Data for processing —
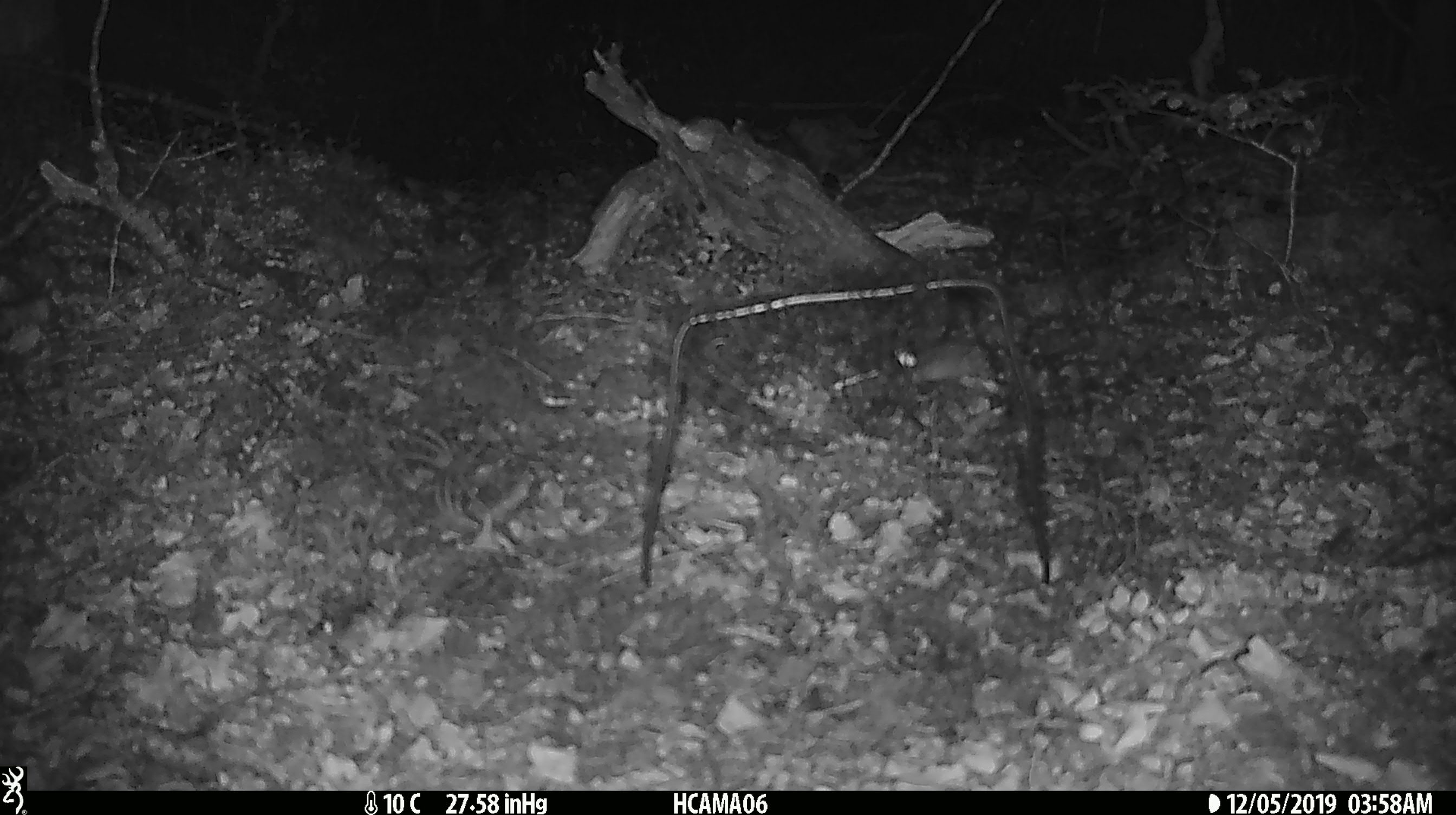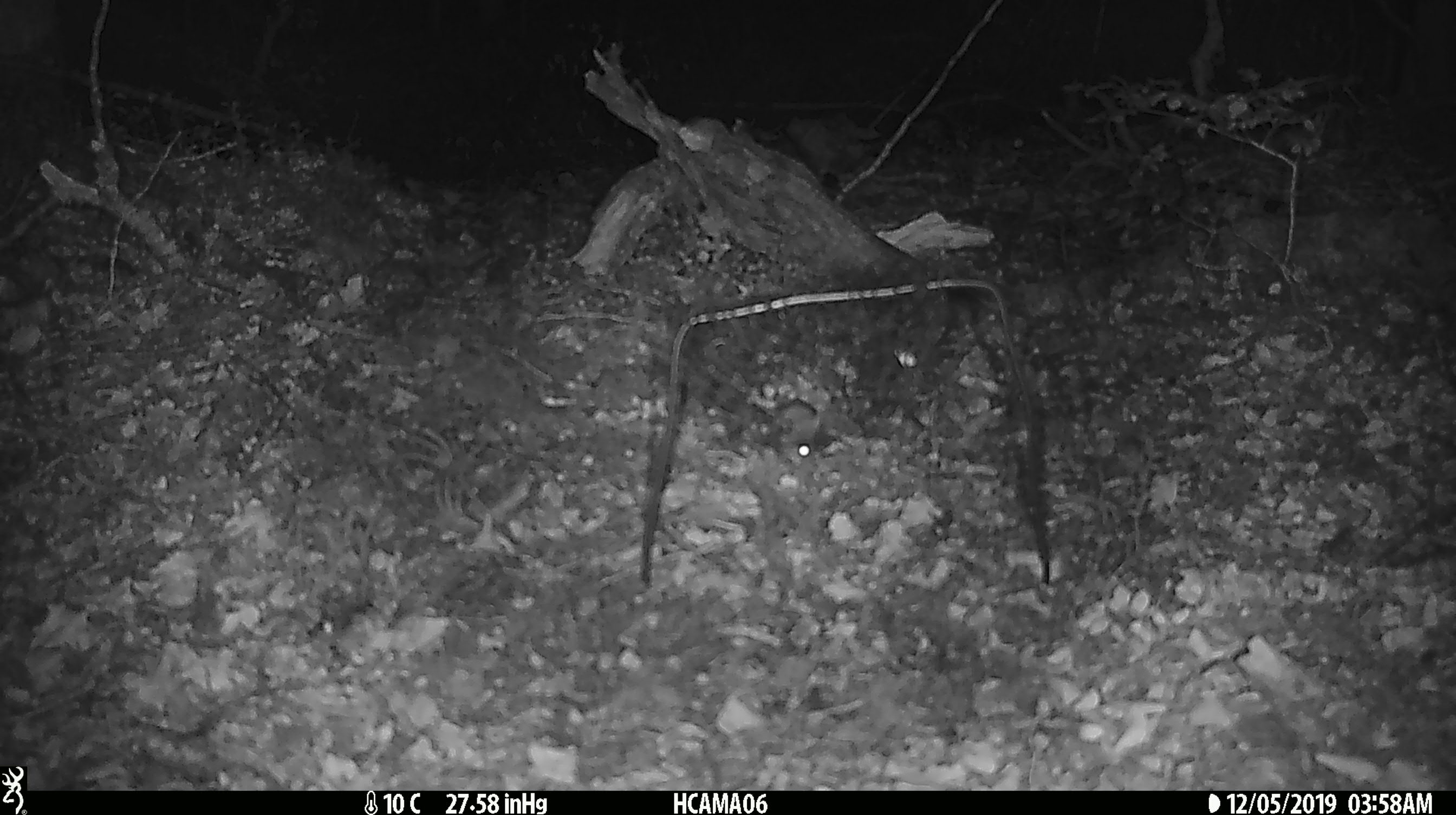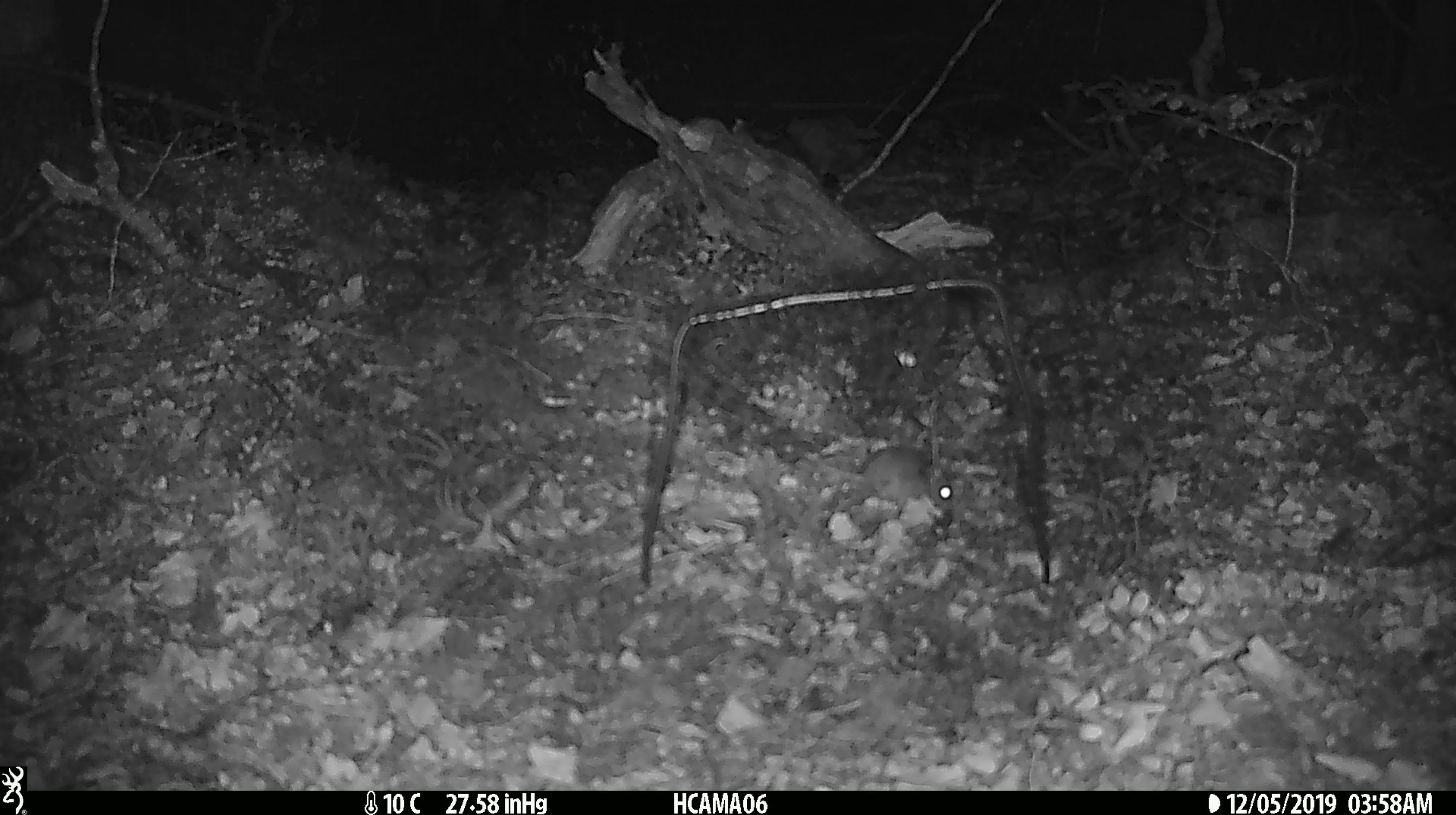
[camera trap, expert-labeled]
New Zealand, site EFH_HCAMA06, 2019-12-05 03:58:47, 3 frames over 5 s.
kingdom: Animalia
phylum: Chordata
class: Mammalia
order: Rodentia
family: Muridae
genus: Mus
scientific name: Mus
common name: mouse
Mouse (Mus).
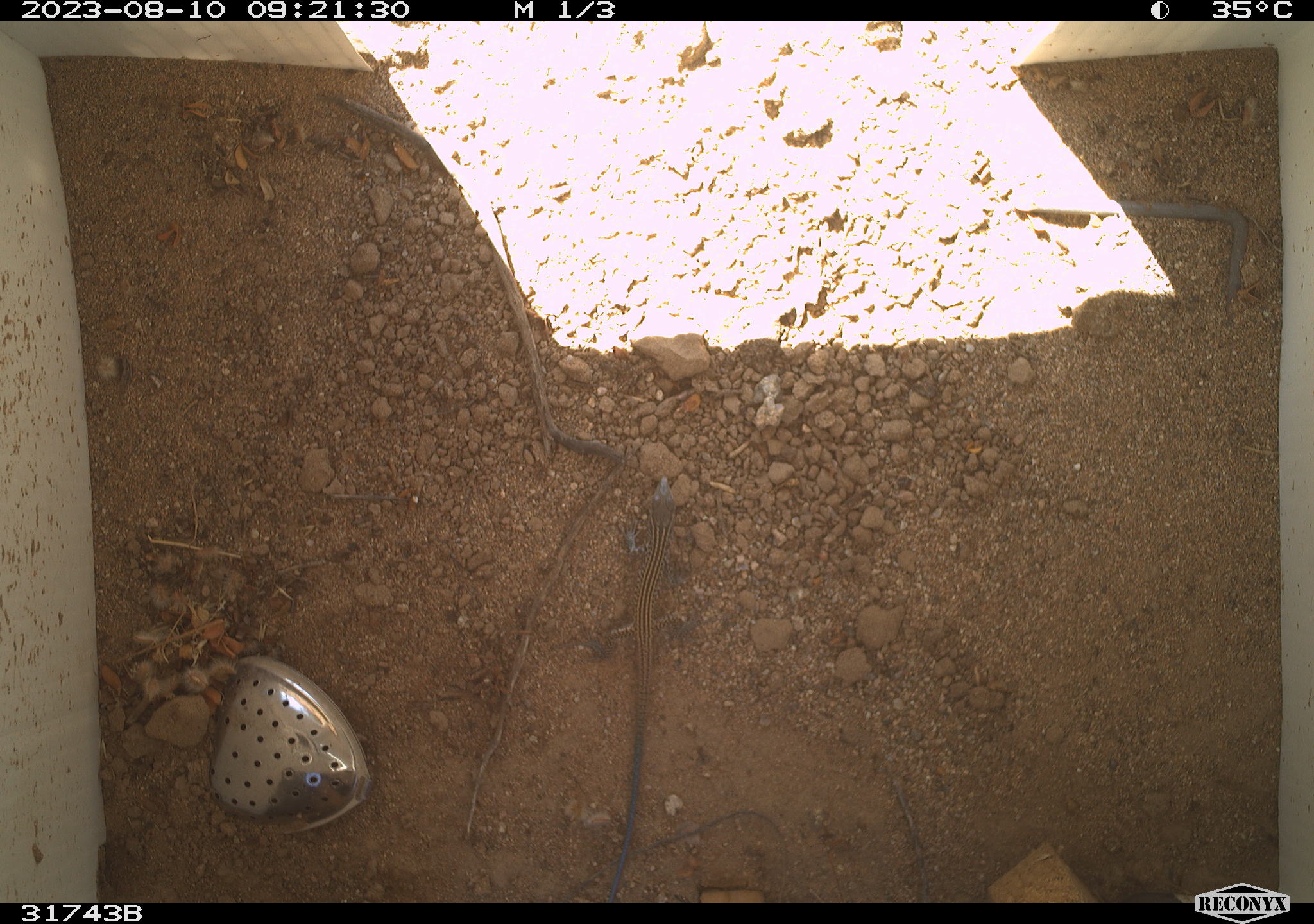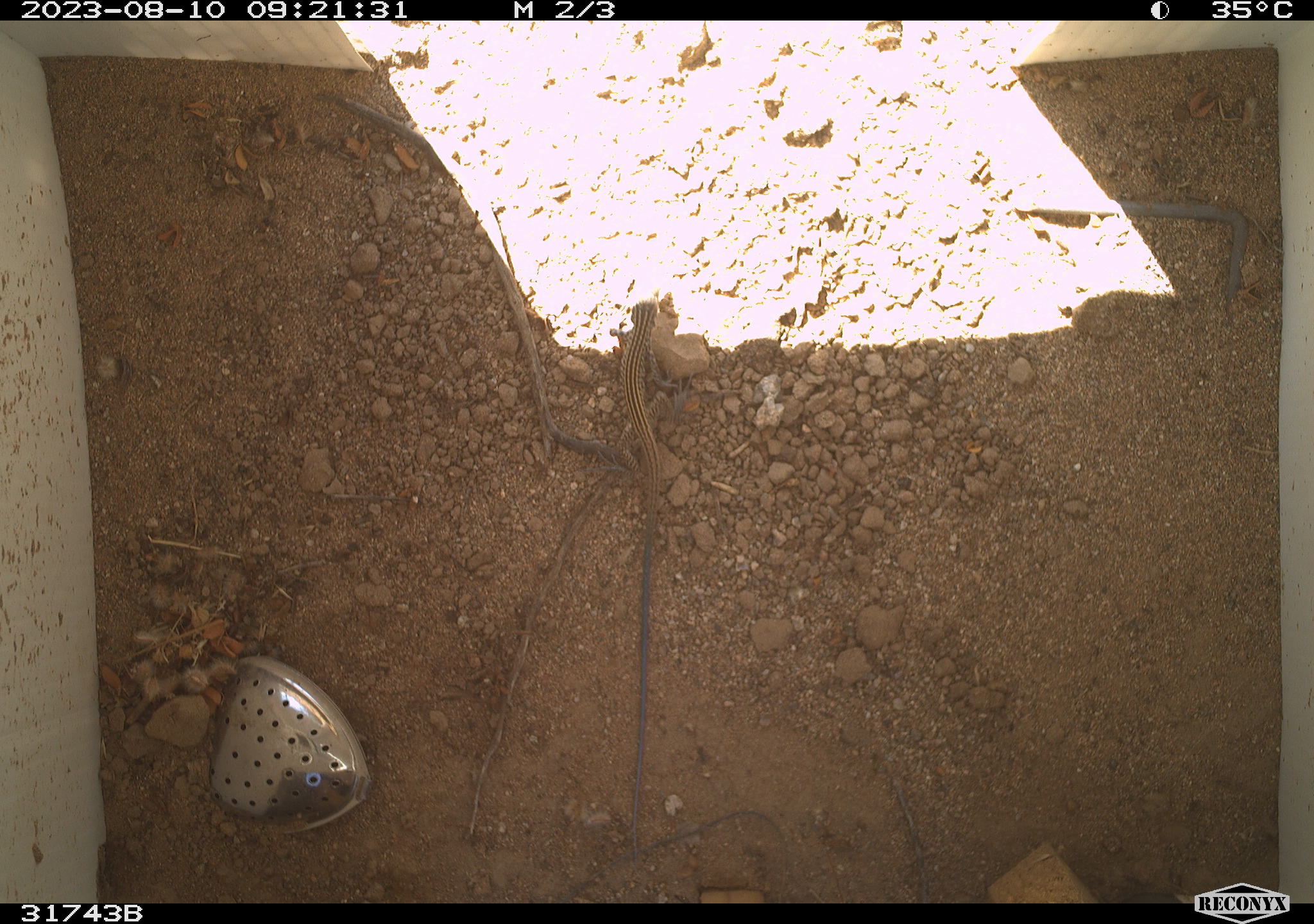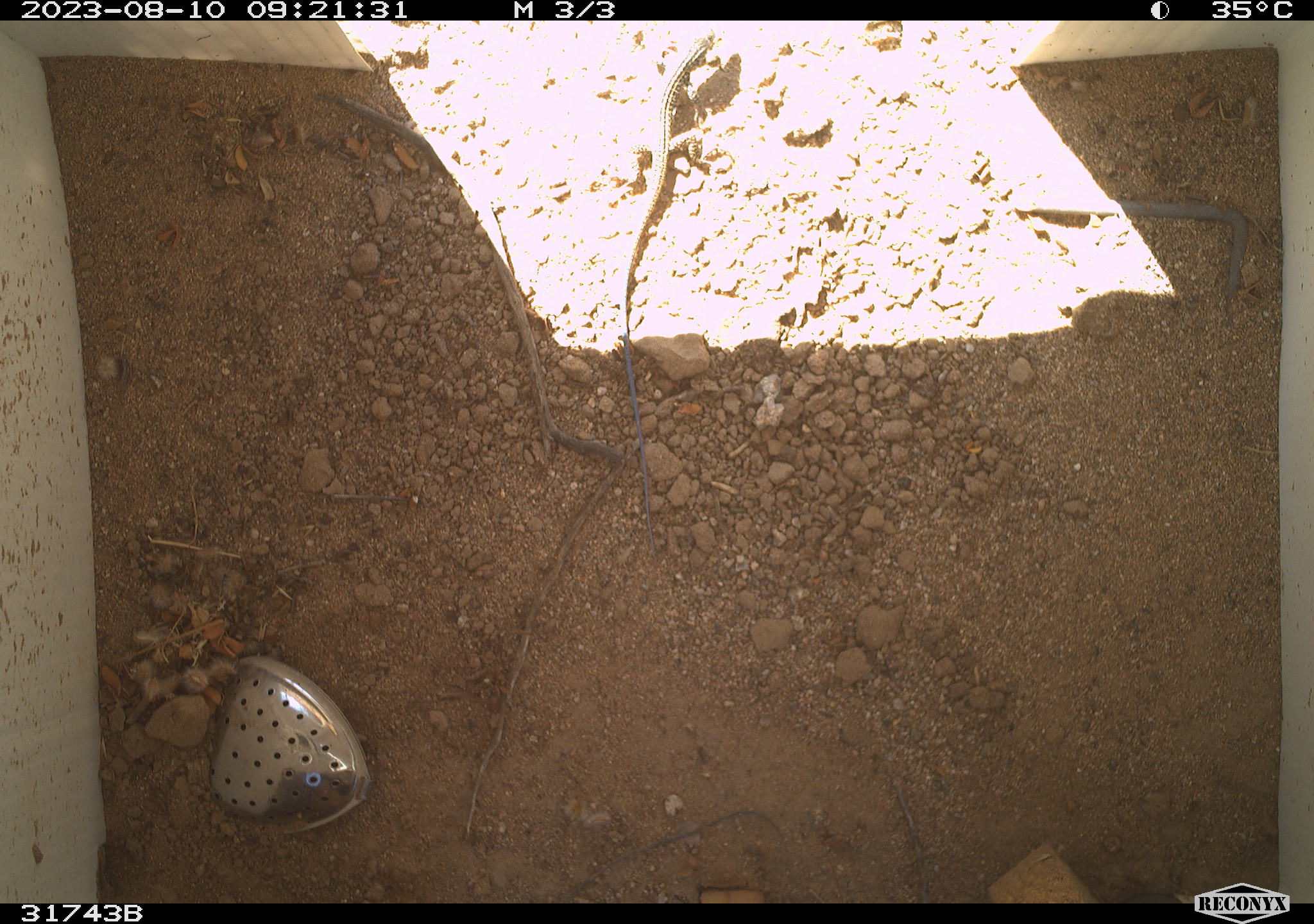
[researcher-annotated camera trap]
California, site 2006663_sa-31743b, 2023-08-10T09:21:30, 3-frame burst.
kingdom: Animalia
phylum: Chordata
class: Reptilia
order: Squamata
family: Teiidae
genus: Aspidoscelis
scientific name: Aspidoscelis tigris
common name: western whiptail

Work instruction — Give back the whole listing exactly, without pictures.

Answer space —
[camera trap, expert-labeled]
New Zealand, site EFH_HCAMA06, 2019-12-05 03:58:47, 3 frames over 5 s.
kingdom: Animalia
phylum: Chordata
class: Mammalia
order: Rodentia
family: Muridae
genus: Mus
scientific name: Mus
common name: mouse
Mouse (Mus).
[researcher-annotated camera trap]
California, site 2006663_sa-31743b, 2023-08-10T09:21:30, 3-frame burst.
kingdom: Animalia
phylum: Chordata
class: Reptilia
order: Squamata
family: Teiidae
genus: Aspidoscelis
scientific name: Aspidoscelis tigris
common name: western whiptail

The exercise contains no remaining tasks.